И Диму на миг охватило ощущение дежавю: вот так же, пять лет назад, они прощались с опером у того же метро, и он бросил на английском ту же фразу… А затем… Затем последовали головоломные приключения, в итоге закончившиеся вполне благополучно. Только тогда Надя была с журналистом рядом. От первой и до последней минуты. А Полуянов тогда еще нисколько не ценил и не понимал, какое, оказывается, счастье, что эта тихая милая девушка находится с ним рядом…
Савельев пешком почапал по улице Адмирала Макарова в сторону своего управления. Дима нырнул в метро «Водный стадион». Кстати, где здесь находится водный стадион? Сроду его тут не видел!
Народу в метро было немного. Все в шапках, в шарфах поверх шуб и дубленок.
«Думай давай!» – приказал Дима себе. Ему всегда хорошо думалось в метро. Лучше даже, чем за рулем. В подземке ничто не отвлекало. Под стук колес, уставясь в схему метрополитена или какую-нибудь рекламку…
«Кто бы это мог быть?.. Совсем сошел с ума опустившийся журналист Казанцев?.. Но, спрашивается, при чем тут зампрефекта Бахарев и его юная дочь? Бахарев тоже где-то перешел несчастному Казанцеву дорогу? И теперь тот ему мстит?.. Или рассмотрим другую версию. Допустим, это моя сбрендившая любовь на пятом курсе Юля… Стоп. Но «Фордом Транзит»
управлял мужчина. И мужчина был на той безумной пленке. Мужик отрезал Бахаревой руку…
Поезд проносился мимо «Сокола», «Аэропорта», «Динамо». Дима любил «зеленую» ветку. В ее станциях чувствовалось что-то величественное, словно в сталинских высотках, и в то же время нечто теплое, домашнее. В вагоне ему стало жарко, и он снял шапку, размотал шарф, расстегнул дубленку.
«Давай пойдем иным путем, – сказал он себе. – Что может связывать простую библиотекаршу Митрофанову и дочку Бахарева, питомицу ВШЭ, явно из мажоров? Могли они когда-то встречаться?.. Надя мне ничего ни о какой Бахаревой не рассказывала… Ни о какой юной, семнадцатилетней Марии – тоже… Но, может, они виделись накоротке? Или, например, обе случайно стали обладательницами какой-то тайны, которая угрожает кому-то явным разоблачением?.. Но если вдруг они обе сделались кому-то неудобны и их знание стало кому-то угрожать – зачем расправляться с девушками столь садистски, столь вызывающе?.. Зачем снимать процесс на видеопленку и подбрасывать диски с записями?..»
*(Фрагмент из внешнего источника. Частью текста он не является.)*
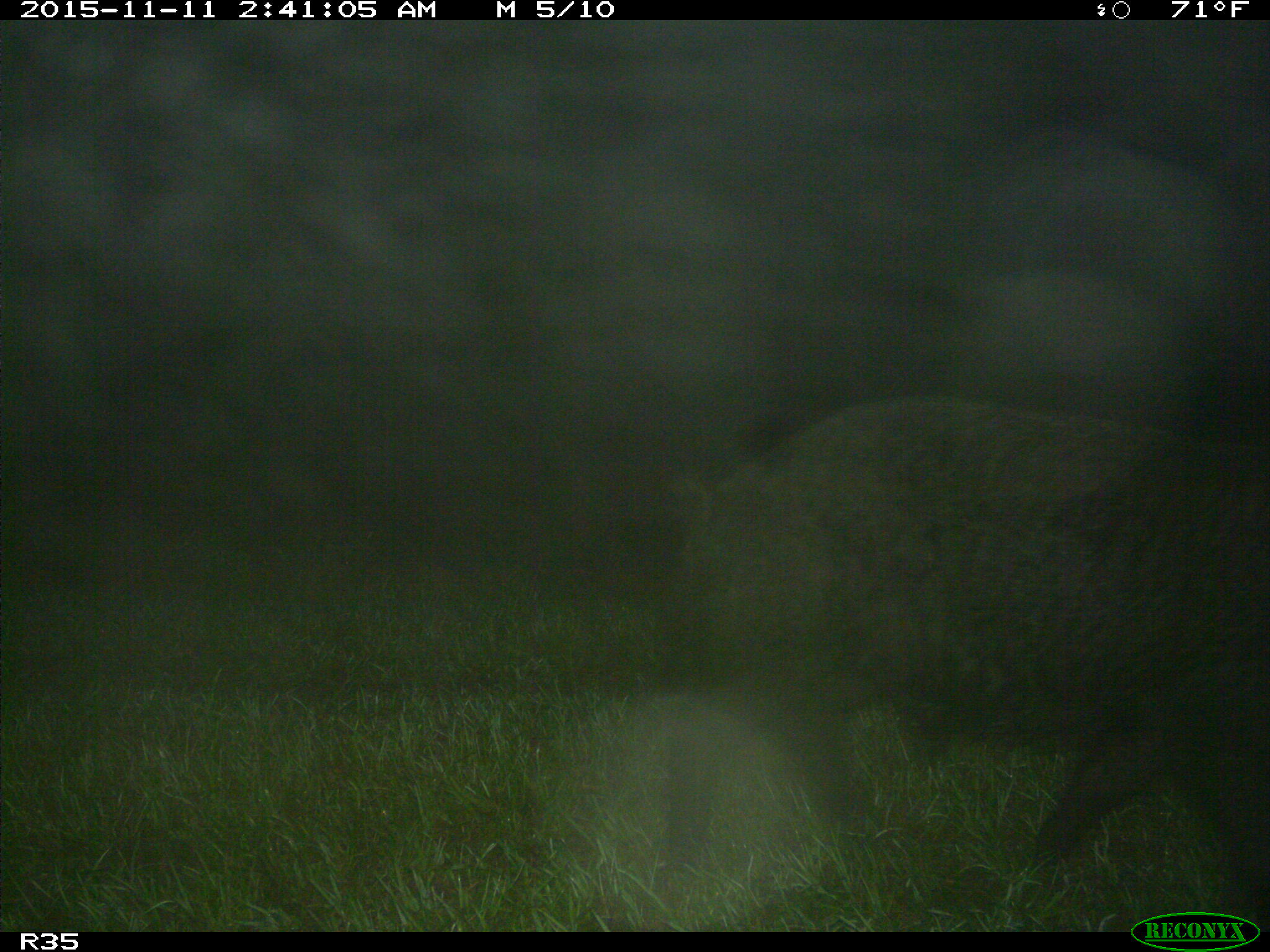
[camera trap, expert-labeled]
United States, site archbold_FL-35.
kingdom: Animalia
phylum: Chordata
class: Mammalia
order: Artiodactyla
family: Suidae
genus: Sus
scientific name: Sus scrofa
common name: wild boar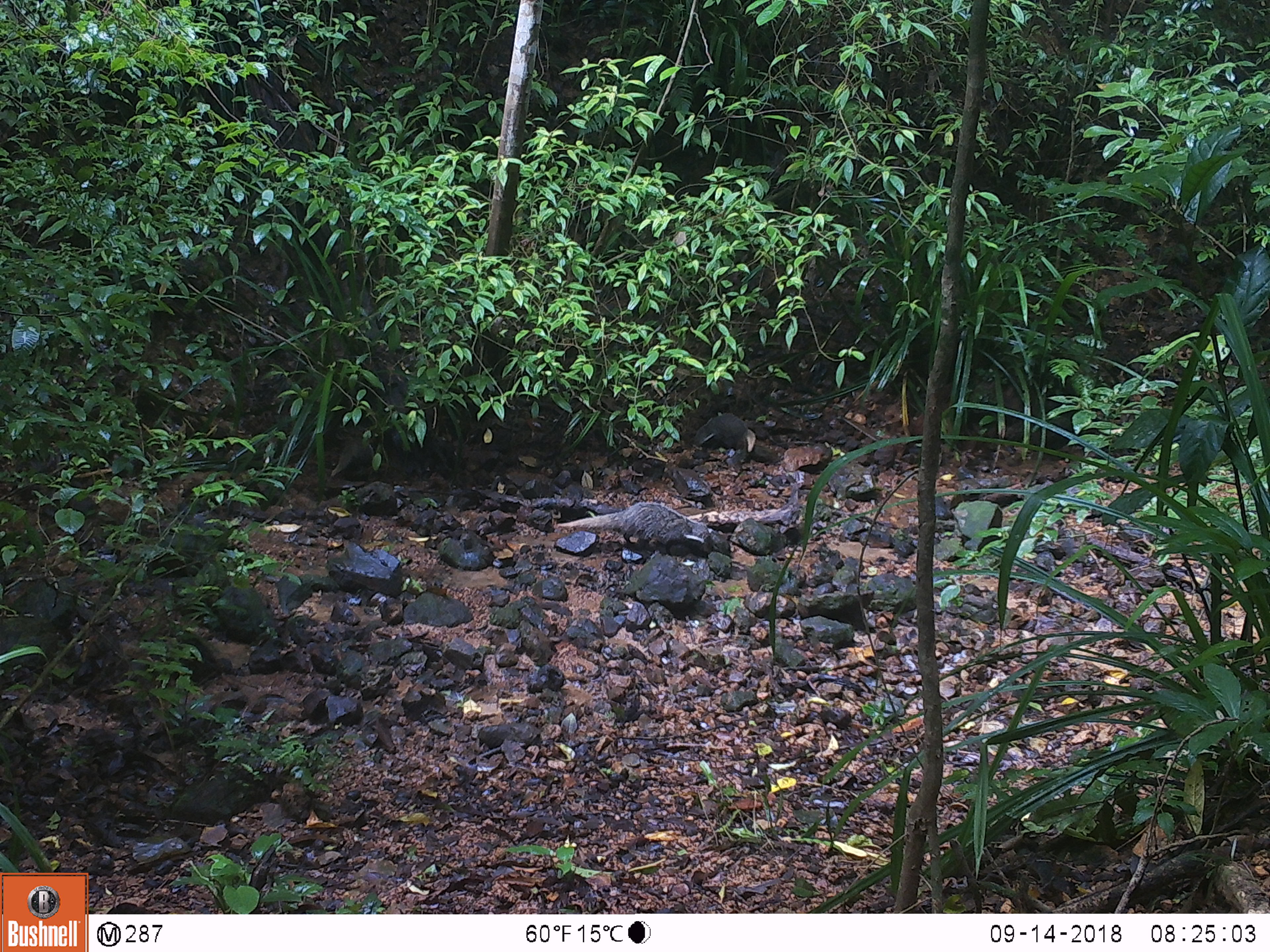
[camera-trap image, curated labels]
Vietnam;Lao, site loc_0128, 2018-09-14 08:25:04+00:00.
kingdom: Animalia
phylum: Chordata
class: Mammalia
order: Carnivora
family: Herpestidae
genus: Urva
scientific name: Urva urva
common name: crab-eating mongoose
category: crab eating mongoose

Промчалась «Белорусская» – здесь, на пересечении с Кольцевой, многие пассажиры вышли, а вагон пополнился новыми людьми. Пролетела «Маяковская» – самая любимая Димина станция в московской подземке. Хорошо идти по ней, не спеша, запрокинув голову, и наблюдать, как парят на фоне лазурного мозаичного неба люди, комбайны, планеры кисти Дейнеки. Но сейчас Полуянову было совсем не до прогулок по станциям и даже не до мыслей о них.
«Как связаны между собой Бахарева и Митрофанова?.. Надо, конечно, попытаться отработать эту версию. Позвонить, например, напарнице Нади лисичке Кристине… Но почему бы не поставить вопрос иначе: а как он сам, Полуянов, связан со старшим Бахаревым?..»
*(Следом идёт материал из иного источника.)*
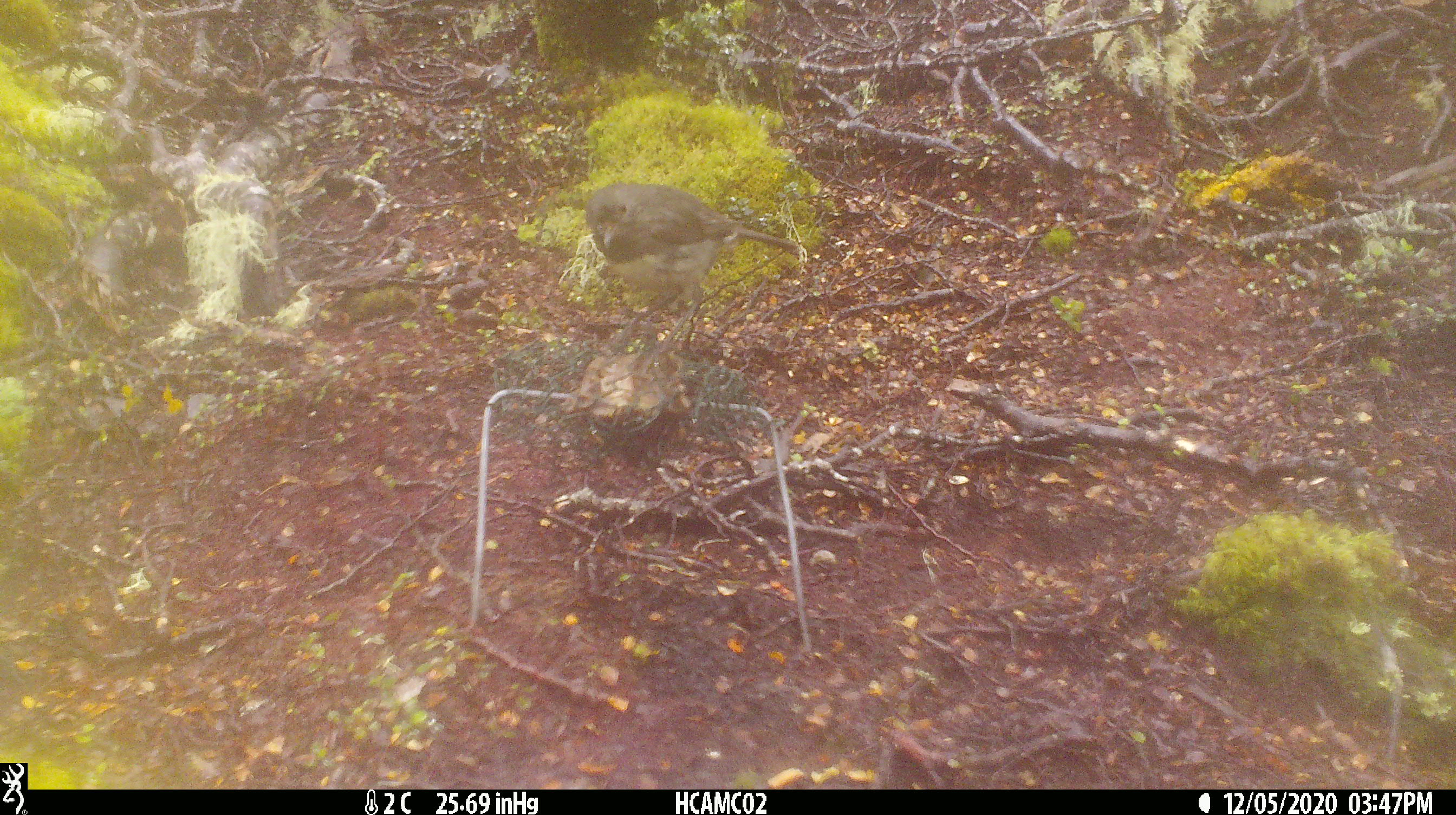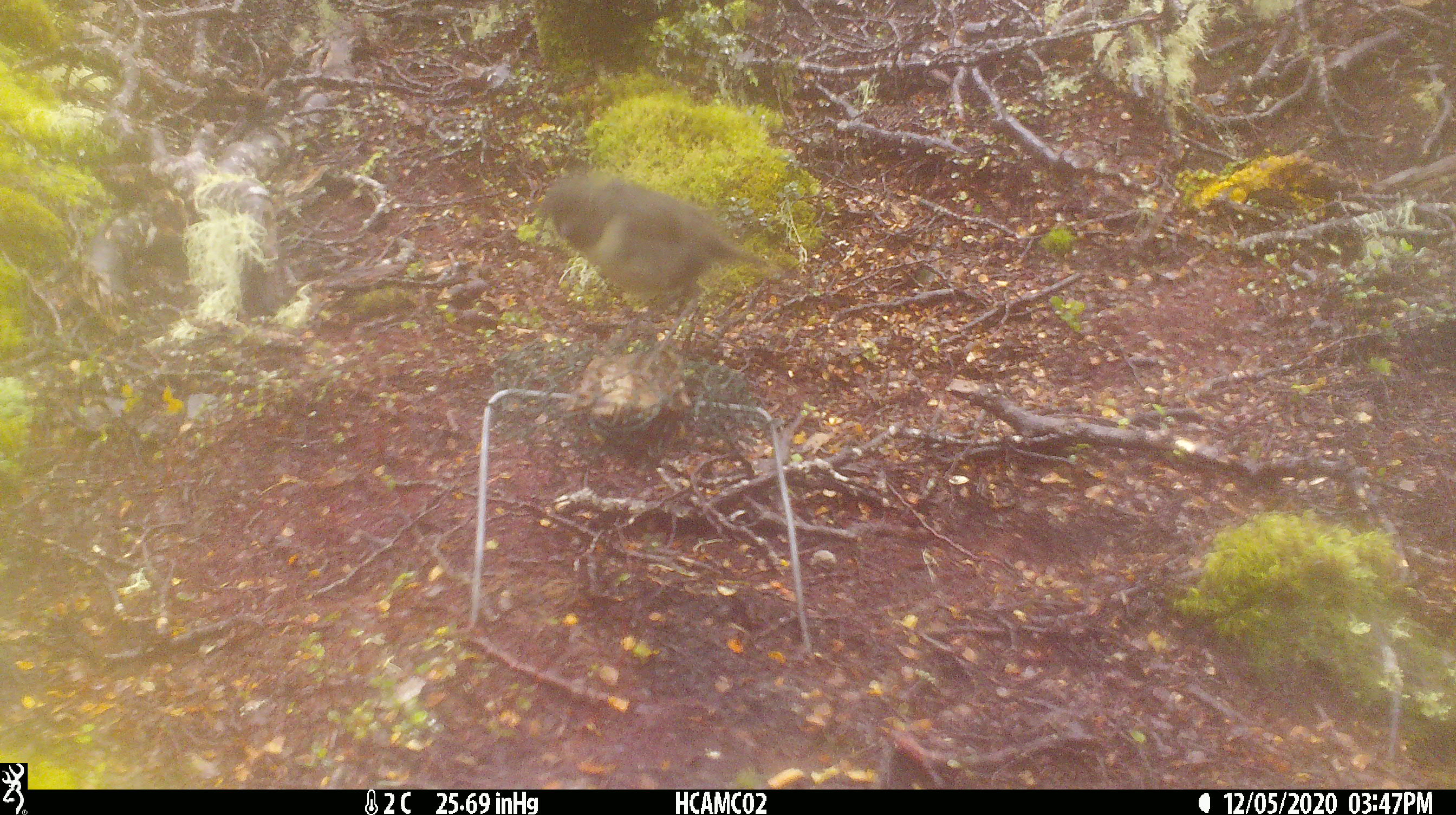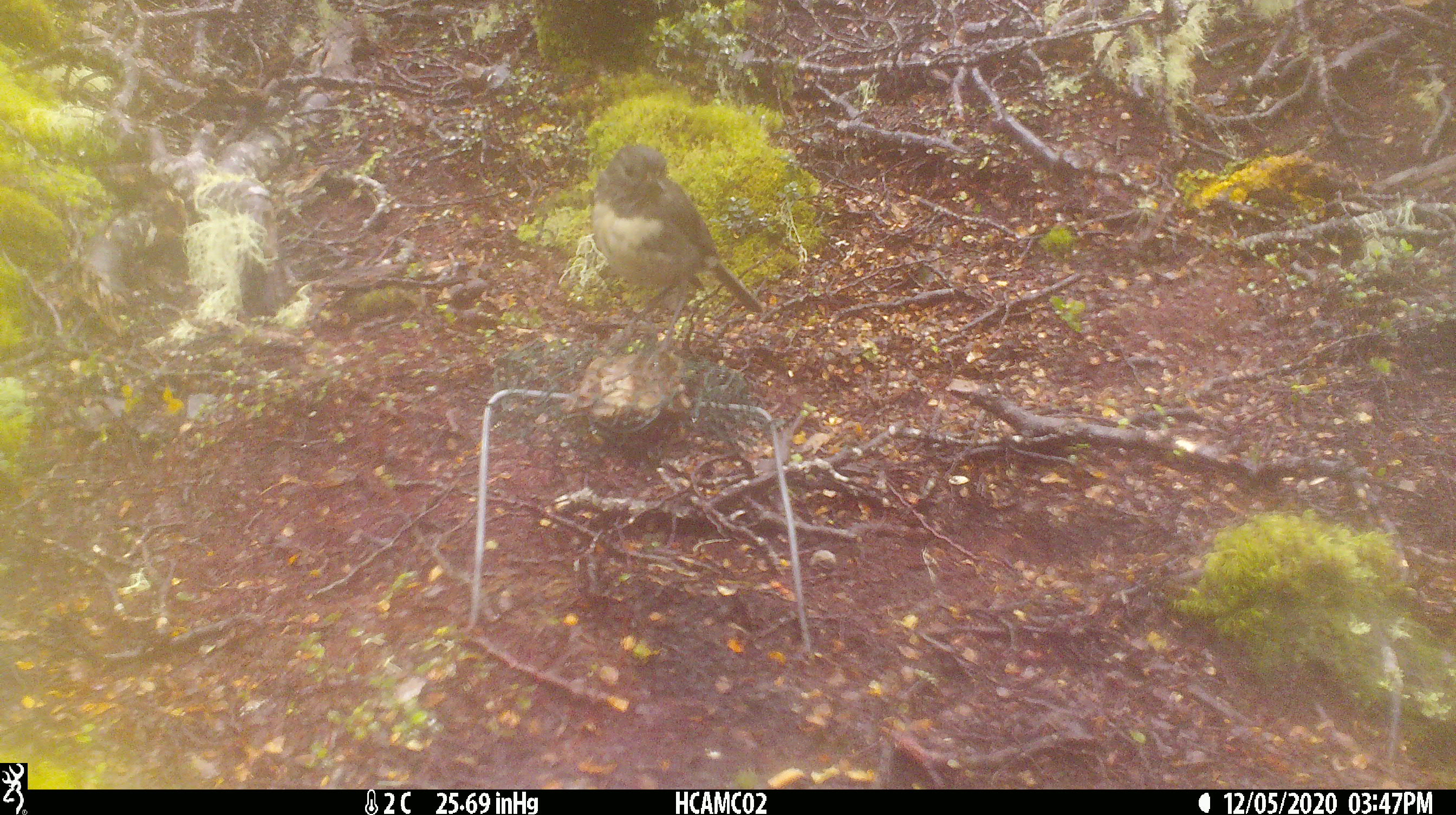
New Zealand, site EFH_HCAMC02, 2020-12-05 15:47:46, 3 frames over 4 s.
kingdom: Animalia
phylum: Chordata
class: Aves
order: Passeriformes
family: Petroicidae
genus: Petroica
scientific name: Petroica australis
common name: new zealand robin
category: robin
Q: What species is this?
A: Robin (new zealand robin) (Petroica australis).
Дима порылся в памяти. Нет, ни с каким Бахаревым (или Бахаревой) он незнаком. И не писал о таком персонаже никогда. Может, давно, на заре журналистской юности, он и сталкивался с ним – но не как с главным героем очерка или фельетона (иначе бы он помнил!), а с проходным персонажем, о котором в статье остается фраза-другая. Такое может быть – но для того чтобы выяснить наверняка, надо перечитать все собственные статьи за последние пятнадцать лет. А еще лучше – все свои блокноты перелистать. Но где, спрашивается, взять на это время?
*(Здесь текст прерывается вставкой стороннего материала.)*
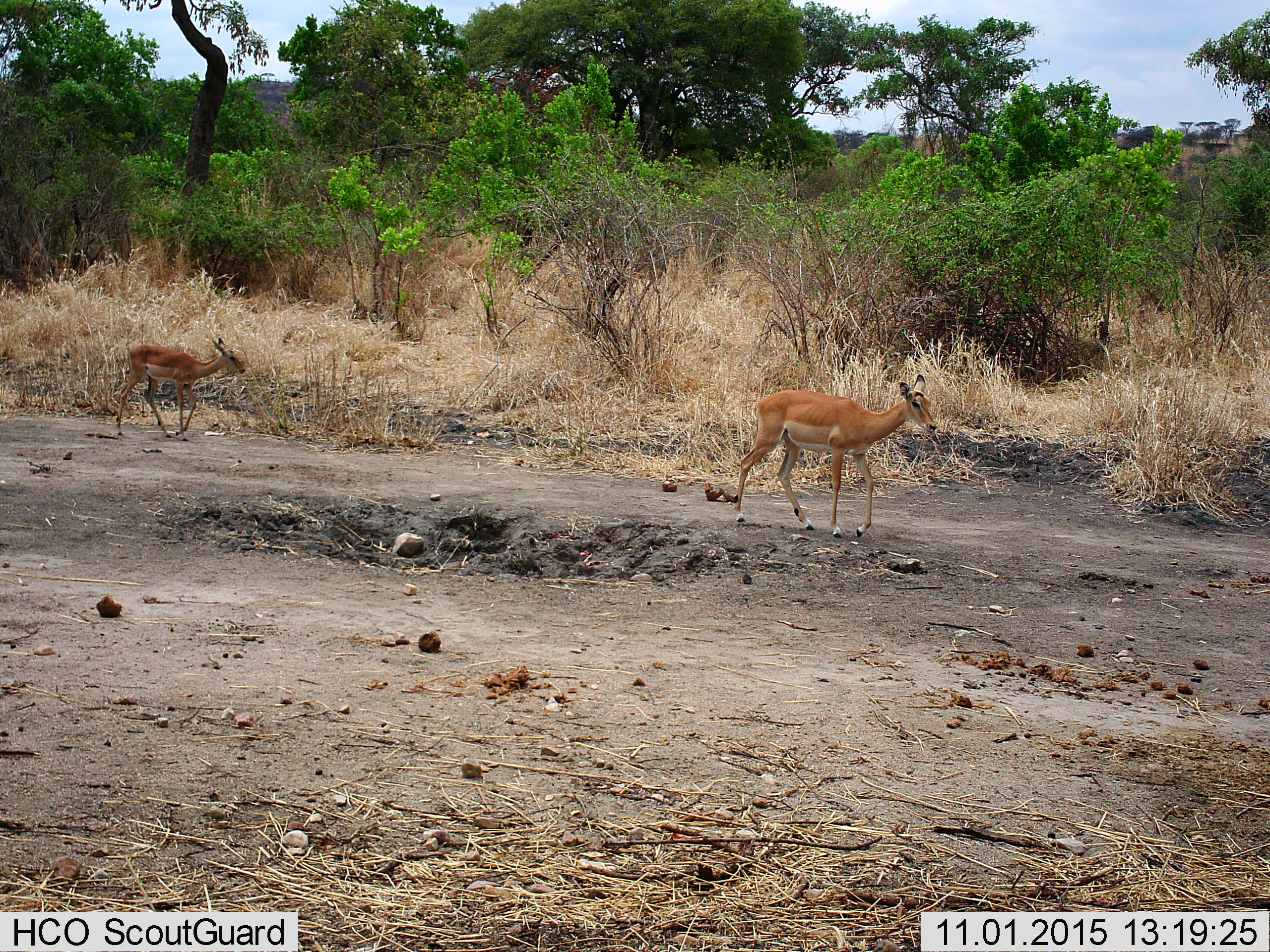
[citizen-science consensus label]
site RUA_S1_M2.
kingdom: Animalia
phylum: Chordata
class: Mammalia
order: Artiodactyla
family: Bovidae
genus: Aepyceros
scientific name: Aepyceros melampus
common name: impala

На «Тверской» Полуянов вышел, продираясь сквозь шубы жаждущих войти. Прошел по переходу на «Пушкинскую», привычно втиснулся в последний вагон. На метро получалось путешествовать гораздо быстрее, чем на машине. Ничем, кроме чистого пижонства, не объяснить тот факт, что он каждое утро заводил свою «Короллу» – и потом как минимум полтора часа толкался по пробкам, прежде чем являлся на работу.
А сейчас мало того, что все путешествие займет не более часа, он еще кое-какие планы сумел в метро построить. Ему нужно поговорить с жеманницей Кристиной на предмет того, что связывало Митрофанову и Бахареву. А потом, может, спросить об этом и Надину начальницу (с которой она его столь счастливо недавно познакомила). Это раз. Затем все-таки добиться разговора со странной Юлей из его собственного прошлого. Это два. И, наконец, три: выяснить у коллег, где сейчас пребывает бывший коллега Казанцев. И, может, поговорить с ним самим.